Clark County’s measles outbreak of 71 confirmed cases was declared over by Clark County Public Health Monday, after six weeks elapsed with no new confirmed cases.
The outbreak required two incubation periods, or 42 days, with no new cases before Clark County Public Health Director Dr. Alan Melnick would declare it over. The last confirmed case was March 18.
The first confirmed case came through testing on Jan. 3 of a child who traveled to Clark County from Ukraine. Public Health’s investigation was never able to determine whether that case sparked the outbreak, according to a Public Health news release.
There had been 73 confirmed cases, but two patients moved to the state of Georgia during the outbreak, and will now count toward Georgia’s caseload. Clark County’s outbreak doesn’t include one case in King County and four in Multnomah County that were linked to Clark County’s outbreak.
The outbreak cost Public Health $864,679, but $80,000 of that is covered by grant funds, and the state Legislature has appropriated $744,000 to reimburse the county for outbreak response. Melnick said Clark County’s out-of-pocket cost should be around $40,000.
Of the 71 patients, 61 were not immunized. Seven others’ immunization statuses were unable to be verified and three patients had received only one of the two recommended doses of the measles, mumps and rubella vaccine.
There were 52 cases between the ages of 1 to 10 years old; 14 cases between 11 to 18; one case between 19 to 29; and four cases between 30 to 39. One person was hospitalized during the outbreak and recovered without major medical complications, Melnick has previously said.
Immunoglobulin are antibodies that can help prevent the measles infection if administered within six days of exposure. Public Health administered immunoglobulin to 44 infants, pregnant women and other children younger than 5 who were exposed to the virus during the outbreak.
“Those are the people who need to be protected through herd immunity. Pregnant women, infants, people with immunosuppression,” Melnick said. “They’re not eligible for the vaccine. Don’t just immunize your child or yourself to protect your child or yourself, but immunize them to protect everybody around you. In the anti-vaccination movement, there’s this big thing around personal freedom and choice to get vaccinated, but what about the personal choice of a parent who has an immunosuppressed child in school? They want to be able to feel that school is a safe place for their child to be.”
Public Health identified 53 public sites where confirmed cases may have exposed the measles virus to others: 13 health care facilities, 15 schools and child care centers, one workplace and 24 others public gathering spots such as stores and churches.
There were 849 non-immunized students excluded from schools due to the outbreak.
Public Health’s investigation discovered that 51 percent of the patients most likely contracted measles from another person in their home, while 25 percent likely contracted measles at a public location. Sixteen percent likely contracted the virus at a school or child care center.
Only one case was likely linked to international travel, and Public Health could not determine likely exposure sites for 7 percent of cases.
Public Health activated incident management teams on Jan. 15 to bolster its response to the outbreak, and during the investigation Public Health identified and contacted more than 4,100 people who were possibly exposed.
Incident response stayed in place for 63 days, and more than 230 people worked on the outbreak.
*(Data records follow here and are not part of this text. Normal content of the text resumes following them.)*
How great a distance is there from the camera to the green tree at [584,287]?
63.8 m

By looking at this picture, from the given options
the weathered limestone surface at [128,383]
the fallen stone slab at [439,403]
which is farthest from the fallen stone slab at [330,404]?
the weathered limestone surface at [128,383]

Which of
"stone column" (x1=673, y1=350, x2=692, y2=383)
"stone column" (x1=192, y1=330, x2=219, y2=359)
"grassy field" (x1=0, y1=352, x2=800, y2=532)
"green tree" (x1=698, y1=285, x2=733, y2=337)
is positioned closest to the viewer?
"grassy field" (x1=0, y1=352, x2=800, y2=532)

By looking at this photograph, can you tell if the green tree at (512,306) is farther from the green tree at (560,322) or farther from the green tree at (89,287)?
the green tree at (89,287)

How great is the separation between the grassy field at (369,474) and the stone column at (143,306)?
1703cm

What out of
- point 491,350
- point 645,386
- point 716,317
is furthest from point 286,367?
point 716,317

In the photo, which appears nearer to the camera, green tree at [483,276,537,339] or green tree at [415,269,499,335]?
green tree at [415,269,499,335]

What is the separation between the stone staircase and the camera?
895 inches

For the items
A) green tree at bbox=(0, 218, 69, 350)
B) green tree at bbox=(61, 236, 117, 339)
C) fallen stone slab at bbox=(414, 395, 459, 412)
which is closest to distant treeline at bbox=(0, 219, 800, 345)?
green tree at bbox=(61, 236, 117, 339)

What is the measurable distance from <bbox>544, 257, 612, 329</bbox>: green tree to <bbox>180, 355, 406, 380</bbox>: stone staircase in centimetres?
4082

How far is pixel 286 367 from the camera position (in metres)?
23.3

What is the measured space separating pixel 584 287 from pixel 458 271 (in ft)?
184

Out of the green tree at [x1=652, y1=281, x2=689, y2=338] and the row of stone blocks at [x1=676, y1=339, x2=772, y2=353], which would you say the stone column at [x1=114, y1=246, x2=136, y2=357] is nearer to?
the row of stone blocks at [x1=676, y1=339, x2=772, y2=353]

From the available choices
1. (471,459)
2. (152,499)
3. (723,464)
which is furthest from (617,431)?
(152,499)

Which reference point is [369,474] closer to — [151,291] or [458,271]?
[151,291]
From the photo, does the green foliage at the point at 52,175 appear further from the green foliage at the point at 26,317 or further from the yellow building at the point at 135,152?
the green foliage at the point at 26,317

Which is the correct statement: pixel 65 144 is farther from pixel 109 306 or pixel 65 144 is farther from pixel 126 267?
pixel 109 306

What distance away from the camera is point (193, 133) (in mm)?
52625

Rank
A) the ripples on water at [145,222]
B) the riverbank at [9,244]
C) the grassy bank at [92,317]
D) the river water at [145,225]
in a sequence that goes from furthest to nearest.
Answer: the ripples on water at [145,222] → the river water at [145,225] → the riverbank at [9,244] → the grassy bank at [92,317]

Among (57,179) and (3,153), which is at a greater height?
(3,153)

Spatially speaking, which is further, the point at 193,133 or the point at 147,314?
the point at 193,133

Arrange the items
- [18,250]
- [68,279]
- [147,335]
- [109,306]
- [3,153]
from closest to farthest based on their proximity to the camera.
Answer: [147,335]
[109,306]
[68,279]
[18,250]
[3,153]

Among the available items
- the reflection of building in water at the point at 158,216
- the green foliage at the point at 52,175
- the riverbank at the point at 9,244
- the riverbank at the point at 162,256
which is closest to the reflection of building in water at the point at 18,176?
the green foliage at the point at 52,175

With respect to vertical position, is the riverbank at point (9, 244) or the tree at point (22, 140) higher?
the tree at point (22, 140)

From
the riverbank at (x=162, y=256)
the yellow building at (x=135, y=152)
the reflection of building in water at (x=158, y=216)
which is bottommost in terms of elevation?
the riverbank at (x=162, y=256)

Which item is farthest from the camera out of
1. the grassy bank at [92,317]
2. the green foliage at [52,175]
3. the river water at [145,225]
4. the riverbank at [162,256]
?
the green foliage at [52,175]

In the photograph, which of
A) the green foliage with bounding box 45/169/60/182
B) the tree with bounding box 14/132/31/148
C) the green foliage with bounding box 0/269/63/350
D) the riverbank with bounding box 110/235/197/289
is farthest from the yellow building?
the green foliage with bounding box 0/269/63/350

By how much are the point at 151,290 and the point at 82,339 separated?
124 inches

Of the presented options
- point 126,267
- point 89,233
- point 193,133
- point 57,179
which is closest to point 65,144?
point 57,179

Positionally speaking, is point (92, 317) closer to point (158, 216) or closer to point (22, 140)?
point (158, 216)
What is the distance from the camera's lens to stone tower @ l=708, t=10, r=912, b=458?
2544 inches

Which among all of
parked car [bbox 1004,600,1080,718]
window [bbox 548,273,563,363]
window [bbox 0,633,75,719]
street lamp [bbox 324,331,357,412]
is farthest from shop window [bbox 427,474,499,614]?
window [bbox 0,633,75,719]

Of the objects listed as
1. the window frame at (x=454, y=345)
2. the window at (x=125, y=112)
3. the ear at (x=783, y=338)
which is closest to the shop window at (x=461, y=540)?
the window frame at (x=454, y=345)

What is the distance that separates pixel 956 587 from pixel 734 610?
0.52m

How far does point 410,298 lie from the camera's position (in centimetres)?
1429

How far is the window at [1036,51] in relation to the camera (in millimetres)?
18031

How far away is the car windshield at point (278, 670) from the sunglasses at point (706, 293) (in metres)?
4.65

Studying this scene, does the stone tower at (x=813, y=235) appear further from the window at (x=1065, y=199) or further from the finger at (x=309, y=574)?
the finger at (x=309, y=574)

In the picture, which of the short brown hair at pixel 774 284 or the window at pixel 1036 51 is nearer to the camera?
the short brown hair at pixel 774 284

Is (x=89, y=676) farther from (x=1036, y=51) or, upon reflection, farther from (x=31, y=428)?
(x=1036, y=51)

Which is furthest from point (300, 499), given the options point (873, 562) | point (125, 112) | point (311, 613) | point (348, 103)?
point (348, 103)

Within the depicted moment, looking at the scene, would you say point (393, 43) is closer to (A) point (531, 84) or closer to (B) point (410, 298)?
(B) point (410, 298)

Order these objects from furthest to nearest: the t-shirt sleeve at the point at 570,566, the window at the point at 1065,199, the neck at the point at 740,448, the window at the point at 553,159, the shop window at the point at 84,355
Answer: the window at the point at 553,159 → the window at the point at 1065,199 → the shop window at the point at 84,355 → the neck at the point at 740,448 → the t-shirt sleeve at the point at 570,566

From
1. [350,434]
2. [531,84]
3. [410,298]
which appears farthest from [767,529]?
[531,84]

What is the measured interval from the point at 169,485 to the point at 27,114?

The bulk of that work came from Public Health, who had 89 staffers work on response. The Washington Department of Health (57 staffers), Medical Reserve Corps (50 volunteers) and the Centers for Disease Control and Prevention (three staffers) also worked on response.
Responders put in more than 19,000 hours, with Public Health employees accounting for 12,684 hours. Staffing costs for the outbreak were $616,265. There were more than 800 daily monitoring calls made to people who were considered susceptible to contracting measles.
Melnick said House Bill 1638, which will eliminate personal exemptions for the measles, mumps and rubella vaccination for school children, should raise MMR vaccination rates across the state. But Melnick said people should still be watchful of complacency surrounding overall vaccination rates. State data backs up his concerns.
During the fourth week of this year, at the peak of the outbreak, there were 1,078 vaccines administered to minors in Clark County. That was about 800 more than the same week last year.
The following week, 1,023 vaccines were administered to minors, also about 800 more than last year. In week nine of this year, that number dropped to 319 vaccinations administered — about 125 more than last year, but less than the thousands being administered earlier this year.
“I was a bit gratified in January and February when more people were getting vaccinated,” Melnick said. “The problem is that those numbers dropped off. I remain concerned that complacency is going to hit and people will forget what happened and immunization rates will drop. Having an outbreak is a lousy way to get immunization rates up.”